Jack Cook
MIT EECS | Quick Undergraduate Research and Innovation Scholar
There's Always a Bigger Fish: A Clarifying Analysis of a Machine-Learning-Assisted Side-Channel Attack
2021–2022
Electrical Engineering and Computer Science
- Artificial Intelligence & Machine Learning
- Systems and Networking
Mengjia Yan
Machine learning has made it possible to mount powerful attacks through side channels that have traditionally been seen as challenging to exploit. However, due to the black-box nature of machine learning models, these attacks are often difficult to interpret correctly. Models that detect correlations cannot be used to prove causality or understand an attack’ s various sources of information leakage.
In this paper, we show that a state-of-the-art website fingerprinting attack was only partially analyzed. In this attack, a neural network is trained to predict websites from traces of cache-sweep counts over time, leading to a consensus that their attack exploited a cache-based side channel. However, we provide additional analysis contradicting this assumption and clarifying the mechanisms behind this powerful attack.
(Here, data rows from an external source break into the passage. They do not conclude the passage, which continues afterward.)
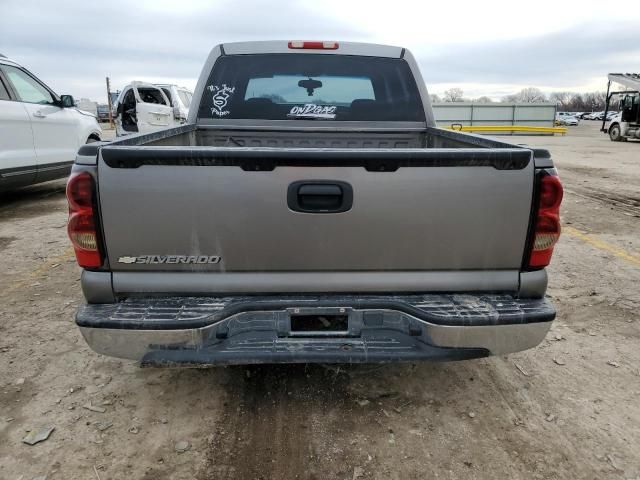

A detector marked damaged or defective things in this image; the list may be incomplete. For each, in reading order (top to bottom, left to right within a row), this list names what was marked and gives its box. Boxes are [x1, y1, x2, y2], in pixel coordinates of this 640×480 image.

damaged white vehicle [113, 81, 176, 136]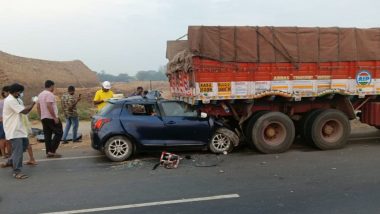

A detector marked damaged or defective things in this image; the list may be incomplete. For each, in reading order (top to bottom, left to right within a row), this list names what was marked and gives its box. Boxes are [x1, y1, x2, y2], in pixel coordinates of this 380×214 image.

damaged vehicle [90, 98, 238, 161]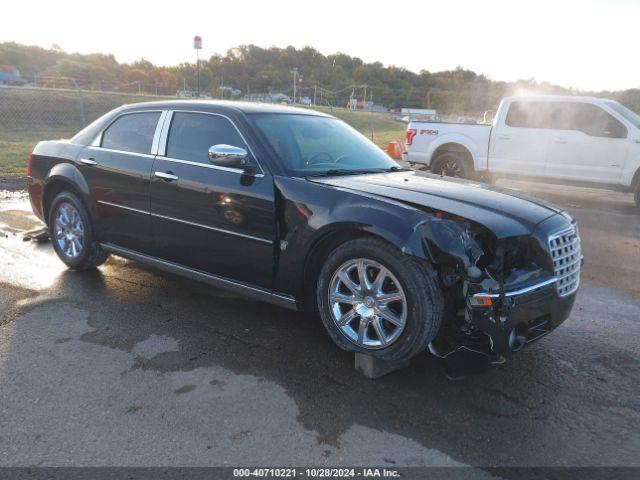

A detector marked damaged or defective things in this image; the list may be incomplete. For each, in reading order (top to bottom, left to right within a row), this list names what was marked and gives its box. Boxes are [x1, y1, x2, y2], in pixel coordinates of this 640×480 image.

damaged front end of car [412, 216, 584, 362]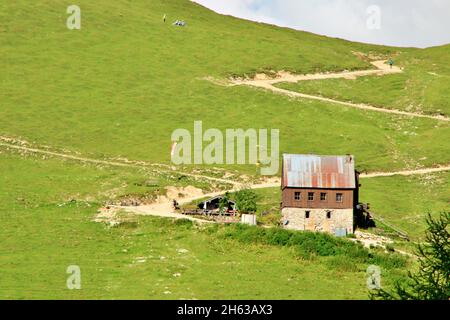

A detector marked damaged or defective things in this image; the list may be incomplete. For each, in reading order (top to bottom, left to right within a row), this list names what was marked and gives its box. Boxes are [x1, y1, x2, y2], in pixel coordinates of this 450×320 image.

rusty corrugated metal roof [284, 154, 356, 189]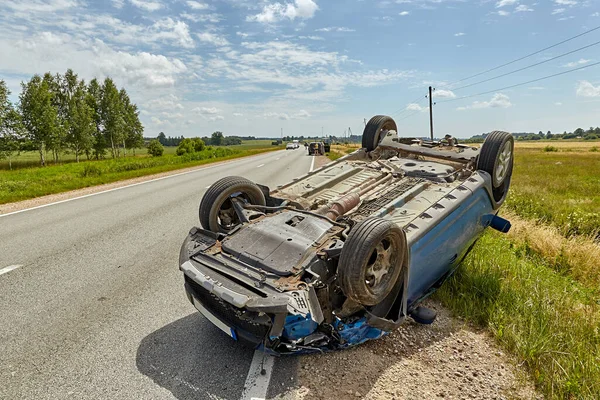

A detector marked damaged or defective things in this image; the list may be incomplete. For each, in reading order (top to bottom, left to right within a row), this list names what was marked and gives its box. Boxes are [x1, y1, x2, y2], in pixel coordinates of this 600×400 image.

We first replicate the website fingerprinting attack without making any cache accesses, demonstrating that memory accesses are not crucial to the attack’ s success and may even inhibit its performance. We then search for the primary source of information leakage in our new attack by analyzing the effects of various isolation mechanisms and by instrumenting the Linux kernel. We ultimately find that this attack’ s success can be attributed to hardware interrupts. Finally, we use this analysis to craft effective defense mechanisms against our simplified attack.
I am participating in SuperUROP to continue doing meaningful research that I enjoy. My classes at MIT have given me many potential questions and ideas to investigate, and I hope to use this opportunity to further my knowledge in computer security. I also recently finished a paper with my lab group and am excited to investigate follow-up work and related research questions.